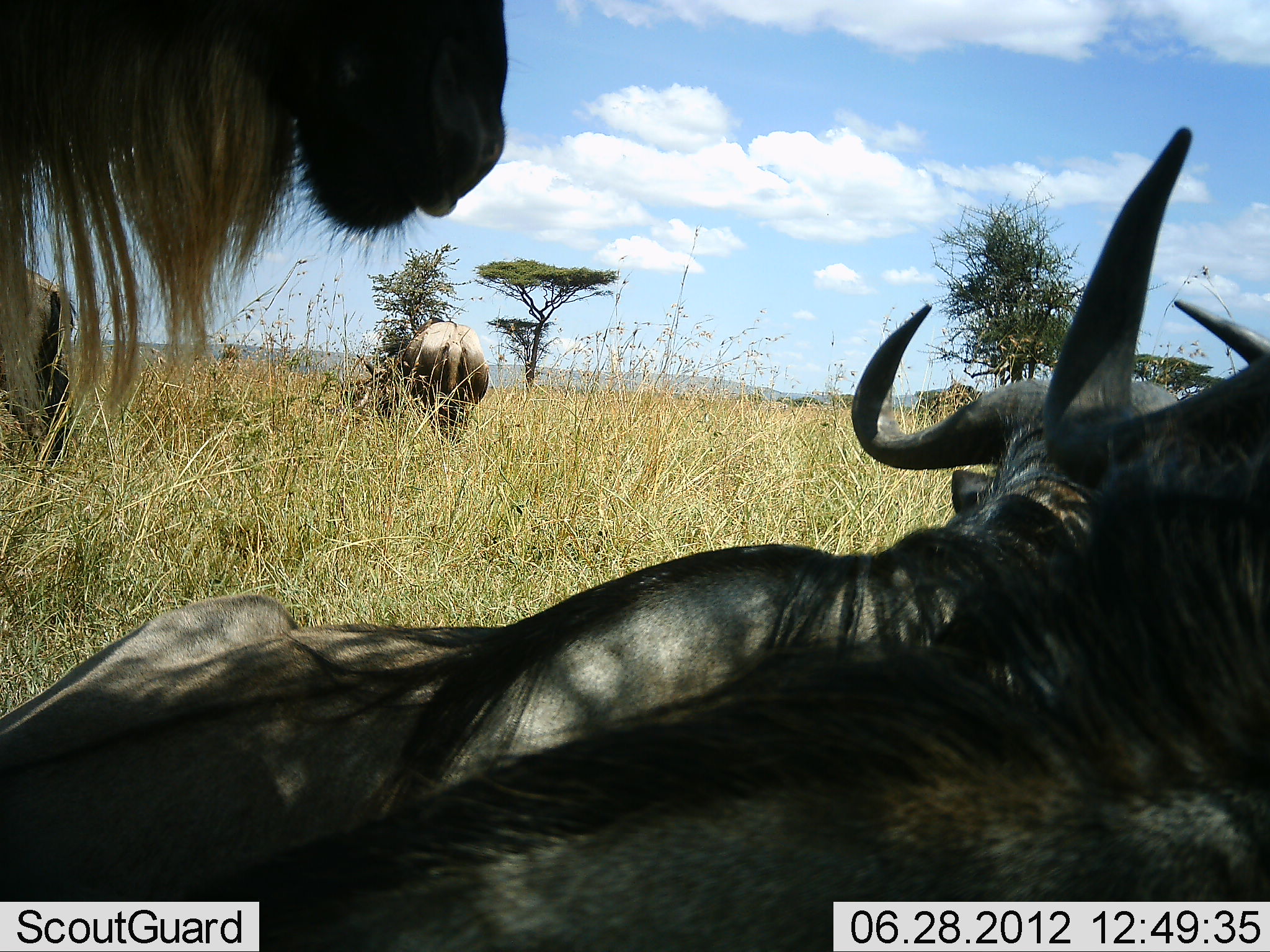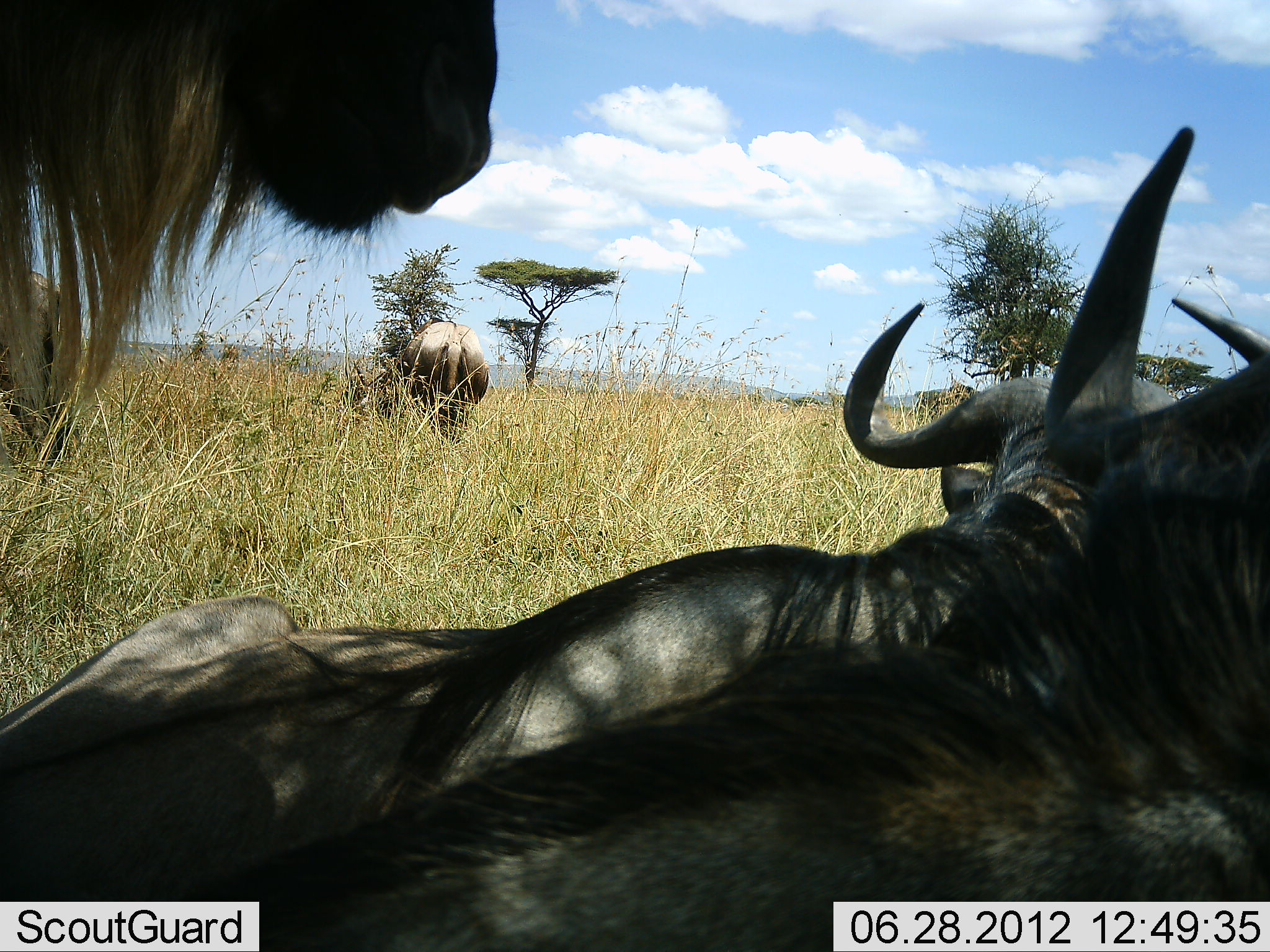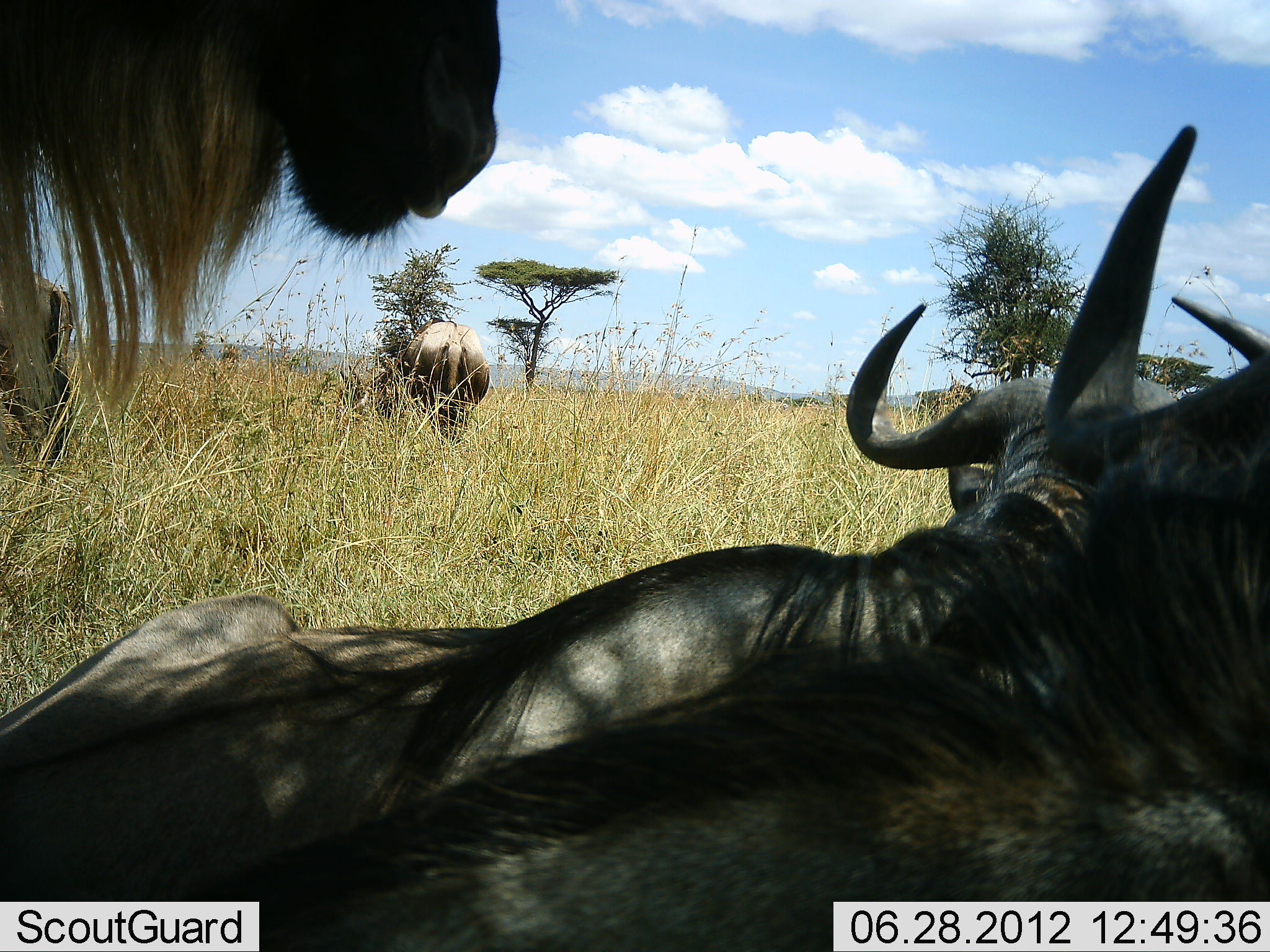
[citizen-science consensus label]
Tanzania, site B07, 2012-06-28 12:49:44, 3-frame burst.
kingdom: Animalia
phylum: Chordata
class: Mammalia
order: Artiodactyla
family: Bovidae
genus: Connochaetes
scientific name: Connochaetes taurinus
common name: blue wildebeest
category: wildebeest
Wildebeest (blue wildebeest) (Connochaetes taurinus), count 5. Behavior (volunteer vote fractions): standing 82%, resting 100%, moving 9%, interacting 9%. Young present (vote fraction): 0%. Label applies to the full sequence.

» **Instructions to follow**: Lines from the one with "phylum: Chordata" through the last line above must be printed exactly; no other line is to appear.

» **Your response**:
phylum: Chordata
class: Mammalia
order: Artiodactyla
family: Bovidae
genus: Connochaetes
scientific name: Connochaetes taurinus
common name: blue wildebeest
category: wildebeest
Wildebeest (blue wildebeest) (Connochaetes taurinus), count 5. Behavior (volunteer vote fractions): standing 82%, resting 100%, moving 9%, interacting 9%. Young present (vote fraction): 0%. Label applies to the full sequence.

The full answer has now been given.